Items from a dataset
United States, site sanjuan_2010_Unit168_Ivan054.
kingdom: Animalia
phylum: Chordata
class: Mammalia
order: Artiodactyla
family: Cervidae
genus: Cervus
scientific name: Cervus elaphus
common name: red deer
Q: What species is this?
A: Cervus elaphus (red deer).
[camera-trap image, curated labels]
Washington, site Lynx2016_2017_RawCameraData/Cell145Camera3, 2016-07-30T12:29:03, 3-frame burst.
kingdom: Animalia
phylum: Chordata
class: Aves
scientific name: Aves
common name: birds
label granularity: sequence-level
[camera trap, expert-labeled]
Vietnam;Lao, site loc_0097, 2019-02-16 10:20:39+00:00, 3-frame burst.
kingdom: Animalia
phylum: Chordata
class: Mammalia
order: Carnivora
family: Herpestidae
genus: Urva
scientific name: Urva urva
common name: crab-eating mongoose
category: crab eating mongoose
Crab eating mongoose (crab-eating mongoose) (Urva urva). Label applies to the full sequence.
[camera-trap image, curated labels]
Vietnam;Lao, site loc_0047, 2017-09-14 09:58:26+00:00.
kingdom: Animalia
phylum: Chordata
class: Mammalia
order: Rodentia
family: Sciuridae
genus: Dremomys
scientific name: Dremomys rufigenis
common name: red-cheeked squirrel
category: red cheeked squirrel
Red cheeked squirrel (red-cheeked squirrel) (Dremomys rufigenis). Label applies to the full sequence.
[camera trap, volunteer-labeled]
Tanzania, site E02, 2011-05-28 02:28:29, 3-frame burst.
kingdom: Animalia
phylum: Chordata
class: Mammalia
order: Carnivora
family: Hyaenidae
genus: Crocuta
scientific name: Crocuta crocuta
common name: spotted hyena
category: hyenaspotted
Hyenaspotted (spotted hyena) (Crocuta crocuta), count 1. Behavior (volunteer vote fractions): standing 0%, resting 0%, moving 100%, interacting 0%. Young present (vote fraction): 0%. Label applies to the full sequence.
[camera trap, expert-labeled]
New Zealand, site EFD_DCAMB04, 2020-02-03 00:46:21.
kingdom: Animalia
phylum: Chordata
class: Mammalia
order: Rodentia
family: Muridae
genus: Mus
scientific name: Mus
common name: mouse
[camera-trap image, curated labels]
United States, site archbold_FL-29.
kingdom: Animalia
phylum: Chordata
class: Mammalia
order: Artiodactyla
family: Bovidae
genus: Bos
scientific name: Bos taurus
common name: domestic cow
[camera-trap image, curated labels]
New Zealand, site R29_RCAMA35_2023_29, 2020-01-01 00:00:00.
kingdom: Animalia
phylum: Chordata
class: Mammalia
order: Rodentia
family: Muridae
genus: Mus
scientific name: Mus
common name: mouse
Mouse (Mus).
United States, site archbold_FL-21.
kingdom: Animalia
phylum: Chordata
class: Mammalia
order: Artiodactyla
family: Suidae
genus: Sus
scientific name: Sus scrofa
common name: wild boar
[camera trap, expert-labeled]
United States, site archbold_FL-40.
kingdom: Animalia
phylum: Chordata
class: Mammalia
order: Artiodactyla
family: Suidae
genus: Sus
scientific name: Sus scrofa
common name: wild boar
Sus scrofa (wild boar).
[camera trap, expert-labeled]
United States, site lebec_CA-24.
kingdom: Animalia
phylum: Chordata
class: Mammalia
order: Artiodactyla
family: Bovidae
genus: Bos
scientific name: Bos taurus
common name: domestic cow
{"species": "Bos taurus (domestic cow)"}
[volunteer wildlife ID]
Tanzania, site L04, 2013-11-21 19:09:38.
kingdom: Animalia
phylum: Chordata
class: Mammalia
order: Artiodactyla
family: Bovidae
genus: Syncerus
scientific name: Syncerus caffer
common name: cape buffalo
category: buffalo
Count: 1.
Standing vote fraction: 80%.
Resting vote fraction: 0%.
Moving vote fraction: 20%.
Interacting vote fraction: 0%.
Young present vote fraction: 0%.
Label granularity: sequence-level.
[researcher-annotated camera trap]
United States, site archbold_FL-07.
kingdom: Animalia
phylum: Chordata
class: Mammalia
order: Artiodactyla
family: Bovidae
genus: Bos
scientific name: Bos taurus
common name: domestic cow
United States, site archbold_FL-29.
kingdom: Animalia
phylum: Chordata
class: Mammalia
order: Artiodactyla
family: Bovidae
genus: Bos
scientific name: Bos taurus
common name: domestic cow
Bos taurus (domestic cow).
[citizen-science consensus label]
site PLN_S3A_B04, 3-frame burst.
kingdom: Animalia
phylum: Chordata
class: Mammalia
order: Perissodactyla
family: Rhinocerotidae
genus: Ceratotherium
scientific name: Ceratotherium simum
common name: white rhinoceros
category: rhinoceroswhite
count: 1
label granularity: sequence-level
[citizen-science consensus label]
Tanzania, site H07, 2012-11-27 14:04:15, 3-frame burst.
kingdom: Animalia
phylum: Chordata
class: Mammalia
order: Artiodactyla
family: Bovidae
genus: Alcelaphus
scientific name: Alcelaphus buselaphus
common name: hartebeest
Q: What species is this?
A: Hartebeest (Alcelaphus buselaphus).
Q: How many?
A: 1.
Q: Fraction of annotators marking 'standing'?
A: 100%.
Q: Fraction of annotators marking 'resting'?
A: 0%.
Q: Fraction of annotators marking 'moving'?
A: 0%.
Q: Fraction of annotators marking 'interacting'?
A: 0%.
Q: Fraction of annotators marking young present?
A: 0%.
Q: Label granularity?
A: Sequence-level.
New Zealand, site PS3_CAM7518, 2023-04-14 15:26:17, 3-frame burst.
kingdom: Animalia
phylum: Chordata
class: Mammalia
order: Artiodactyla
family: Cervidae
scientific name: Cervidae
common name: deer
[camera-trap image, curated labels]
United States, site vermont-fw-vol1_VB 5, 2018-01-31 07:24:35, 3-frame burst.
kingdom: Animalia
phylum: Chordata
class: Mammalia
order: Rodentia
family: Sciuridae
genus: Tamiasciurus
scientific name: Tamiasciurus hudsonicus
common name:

▶ _Directions for this task_: Each of the records should be written out precisely as given.

▶ _Result for this exercise_:
United States, site sanjuan_2010_Unit168_Ivan054.
kingdom: Animalia
phylum: Chordata
class: Mammalia
order: Artiodactyla
family: Cervidae
genus: Cervus
scientific name: Cervus elaphus
common name: red deer
Q: What species is this?
A: Cervus elaphus (red deer).
[camera-trap image, curated labels]
Washington, site Lynx2016_2017_RawCameraData/Cell145Camera3, 2016-07-30T12:29:03, 3-frame burst.
kingdom: Animalia
phylum: Chordata
class: Aves
scientific name: Aves
common name: birds
label granularity: sequence-level
[camera trap, expert-labeled]
Vietnam;Lao, site loc_0097, 2019-02-16 10:20:39+00:00, 3-frame burst.
kingdom: Animalia
phylum: Chordata
class: Mammalia
order: Carnivora
family: Herpestidae
genus: Urva
scientific name: Urva urva
common name: crab-eating mongoose
category: crab eating mongoose
Crab eating mongoose (crab-eating mongoose) (Urva urva). Label applies to the full sequence.
[camera-trap image, curated labels]
Vietnam;Lao, site loc_0047, 2017-09-14 09:58:26+00:00.
kingdom: Animalia
phylum: Chordata
class: Mammalia
order: Rodentia
family: Sciuridae
genus: Dremomys
scientific name: Dremomys rufigenis
common name: red-cheeked squirrel
category: red cheeked squirrel
Red cheeked squirrel (red-cheeked squirrel) (Dremomys rufigenis). Label applies to the full sequence.
[camera trap, volunteer-labeled]
Tanzania, site E02, 2011-05-28 02:28:29, 3-frame burst.
kingdom: Animalia
phylum: Chordata
class: Mammalia
order: Carnivora
family: Hyaenidae
genus: Crocuta
scientific name: Crocuta crocuta
common name: spotted hyena
category: hyenaspotted
Hyenaspotted (spotted hyena) (Crocuta crocuta), count 1. Behavior (volunteer vote fractions): standing 0%, resting 0%, moving 100%, interacting 0%. Young present (vote fraction): 0%. Label applies to the full sequence.
[camera trap, expert-labeled]
New Zealand, site EFD_DCAMB04, 2020-02-03 00:46:21.
kingdom: Animalia
phylum: Chordata
class: Mammalia
order: Rodentia
family: Muridae
genus: Mus
scientific name: Mus
common name: mouse
[camera-trap image, curated labels]
United States, site archbold_FL-29.
kingdom: Animalia
phylum: Chordata
class: Mammalia
order: Artiodactyla
family: Bovidae
genus: Bos
scientific name: Bos taurus
common name: domestic cow
[camera-trap image, curated labels]
New Zealand, site R29_RCAMA35_2023_29, 2020-01-01 00:00:00.
kingdom: Animalia
phylum: Chordata
class: Mammalia
order: Rodentia
family: Muridae
genus: Mus
scientific name: Mus
common name: mouse
Mouse (Mus).
United States, site archbold_FL-21.
kingdom: Animalia
phylum: Chordata
class: Mammalia
order: Artiodactyla
family: Suidae
genus: Sus
scientific name: Sus scrofa
common name: wild boar
[camera trap, expert-labeled]
United States, site archbold_FL-40.
kingdom: Animalia
phylum: Chordata
class: Mammalia
order: Artiodactyla
family: Suidae
genus: Sus
scientific name: Sus scrofa
common name: wild boar
Sus scrofa (wild boar).
[camera trap, expert-labeled]
United States, site lebec_CA-24.
kingdom: Animalia
phylum: Chordata
class: Mammalia
order: Artiodactyla
family: Bovidae
genus: Bos
scientific name: Bos taurus
common name: domestic cow
{"species": "Bos taurus (domestic cow)"}
[volunteer wildlife ID]
Tanzania, site L04, 2013-11-21 19:09:38.
kingdom: Animalia
phylum: Chordata
class: Mammalia
order: Artiodactyla
family: Bovidae
genus: Syncerus
scientific name: Syncerus caffer
common name: cape buffalo
category: buffalo
Count: 1.
Standing vote fraction: 80%.
Resting vote fraction: 0%.
Moving vote fraction: 20%.
Interacting vote fraction: 0%.
Young present vote fraction: 0%.
Label granularity: sequence-level.
[researcher-annotated camera trap]
United States, site archbold_FL-07.
kingdom: Animalia
phylum: Chordata
class: Mammalia
order: Artiodactyla
family: Bovidae
genus: Bos
scientific name: Bos taurus
common name: domestic cow
United States, site archbold_FL-29.
kingdom: Animalia
phylum: Chordata
class: Mammalia
order: Artiodactyla
family: Bovidae
genus: Bos
scientific name: Bos taurus
common name: domestic cow
Bos taurus (domestic cow).
[citizen-science consensus label]
site PLN_S3A_B04, 3-frame burst.
kingdom: Animalia
phylum: Chordata
class: Mammalia
order: Perissodactyla
family: Rhinocerotidae
genus: Ceratotherium
scientific name: Ceratotherium simum
common name: white rhinoceros
category: rhinoceroswhite
count: 1
label granularity: sequence-level
[citizen-science consensus label]
Tanzania, site H07, 2012-11-27 14:04:15, 3-frame burst.
kingdom: Animalia
phylum: Chordata
class: Mammalia
order: Artiodactyla
family: Bovidae
genus: Alcelaphus
scientific name: Alcelaphus buselaphus
common name: hartebeest
Q: What species is this?
A: Hartebeest (Alcelaphus buselaphus).
Q: How many?
A: 1.
Q: Fraction of annotators marking 'standing'?
A: 100%.
Q: Fraction of annotators marking 'resting'?
A: 0%.
Q: Fraction of annotators marking 'moving'?
A: 0%.
Q: Fraction of annotators marking 'interacting'?
A: 0%.
Q: Fraction of annotators marking young present?
A: 0%.
Q: Label granularity?
A: Sequence-level.
New Zealand, site PS3_CAM7518, 2023-04-14 15:26:17, 3-frame burst.
kingdom: Animalia
phylum: Chordata
class: Mammalia
order: Artiodactyla
family: Cervidae
scientific name: Cervidae
common name: deer
[camera-trap image, curated labels]
United States, site vermont-fw-vol1_VB 5, 2018-01-31 07:24:35, 3-frame burst.
kingdom: Animalia
phylum: Chordata
class: Mammalia
order: Rodentia
family: Sciuridae
genus: Tamiasciurus
scientific name: Tamiasciurus hudsonicus
common name:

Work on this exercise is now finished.